Introduction

Atopic eczema/atopic dermatitis (AD) has a high disease burden and affects around 20% of children.[1] Most children with AD have mild-moderate disease and can be managed with a combination of emollients and anti-inflammatory treatments, usually topical corticosteroids (TCS). However, topical therapies can be messy and time consuming, and parents commonly worry about their safety.[2] This, combined with the perception that AD creams only treat the symptoms leads many carers to modify their child’s diet or seek food allergy tests, in the belief that this will identify an underlying dietary cause.

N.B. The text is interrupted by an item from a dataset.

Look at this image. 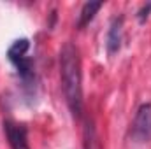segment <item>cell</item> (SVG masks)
<instances>
[{"instance_id": "obj_1", "label": "cell", "mask_w": 151, "mask_h": 149, "mask_svg": "<svg viewBox=\"0 0 151 149\" xmlns=\"http://www.w3.org/2000/svg\"><path fill=\"white\" fill-rule=\"evenodd\" d=\"M60 77L67 107L79 119L83 116V74L79 49L72 42H65L60 49Z\"/></svg>"}, {"instance_id": "obj_5", "label": "cell", "mask_w": 151, "mask_h": 149, "mask_svg": "<svg viewBox=\"0 0 151 149\" xmlns=\"http://www.w3.org/2000/svg\"><path fill=\"white\" fill-rule=\"evenodd\" d=\"M121 27H123V19L121 18H114L111 27H109V32H107V53L114 54L119 51V46H121Z\"/></svg>"}, {"instance_id": "obj_4", "label": "cell", "mask_w": 151, "mask_h": 149, "mask_svg": "<svg viewBox=\"0 0 151 149\" xmlns=\"http://www.w3.org/2000/svg\"><path fill=\"white\" fill-rule=\"evenodd\" d=\"M4 133L7 137V142H9L11 149H30L28 130L25 125L5 119L4 121Z\"/></svg>"}, {"instance_id": "obj_2", "label": "cell", "mask_w": 151, "mask_h": 149, "mask_svg": "<svg viewBox=\"0 0 151 149\" xmlns=\"http://www.w3.org/2000/svg\"><path fill=\"white\" fill-rule=\"evenodd\" d=\"M28 49H30V42L28 39H18L11 44V47L7 49V58L9 62L16 67L18 74L21 77V81L30 86L35 79L34 74V62L28 56Z\"/></svg>"}, {"instance_id": "obj_3", "label": "cell", "mask_w": 151, "mask_h": 149, "mask_svg": "<svg viewBox=\"0 0 151 149\" xmlns=\"http://www.w3.org/2000/svg\"><path fill=\"white\" fill-rule=\"evenodd\" d=\"M132 139L146 144L151 140V104H142L132 123Z\"/></svg>"}, {"instance_id": "obj_6", "label": "cell", "mask_w": 151, "mask_h": 149, "mask_svg": "<svg viewBox=\"0 0 151 149\" xmlns=\"http://www.w3.org/2000/svg\"><path fill=\"white\" fill-rule=\"evenodd\" d=\"M104 4L102 2H86L81 9V14H79V21H77V27L79 28H84L97 14V11L102 7Z\"/></svg>"}]
</instances>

The association between AD, food sensitisation and food allergy is recognised.[3] Up to half of children with AD are “sensitised” on blood IgE or skin prick tests to specific foods, without necessarily having any clinical symptoms. The prevalence of food allergy is highest 0–2 years (39.2%) and is associated with early onset and more severe disease.[4] Cow’s milk, hen’s egg, wheat and soya are four of the foods that commonly cause food allergy, raise concern about food allergy among parents, and/or are excluded without professional advice.[5, 6] They are also some of the most challenging foods to attribute to delayed, non-IgE mediated allergy symptoms and to exclude from the diet.
When there is an immediate reaction to these foods, the causal link may be obvious, but parents of children with AD also worry about delayed food allergy, and a food-related worsening of AD. In clinical settings, symptoms usually determine whether a food allergy test is done. However, sometimes clinicians use food allergy tests, in the absence of a relevant allergy symptoms, to guide dietary advice for children with AD.[7] The evidence to support this approach is weak.[8]
To support further research in this area, and to inform clinical practice meanwhile, we conducted a consensus exercise on how symptoms and skin prick test results should be interpreted to guide dietary advice in children with AD.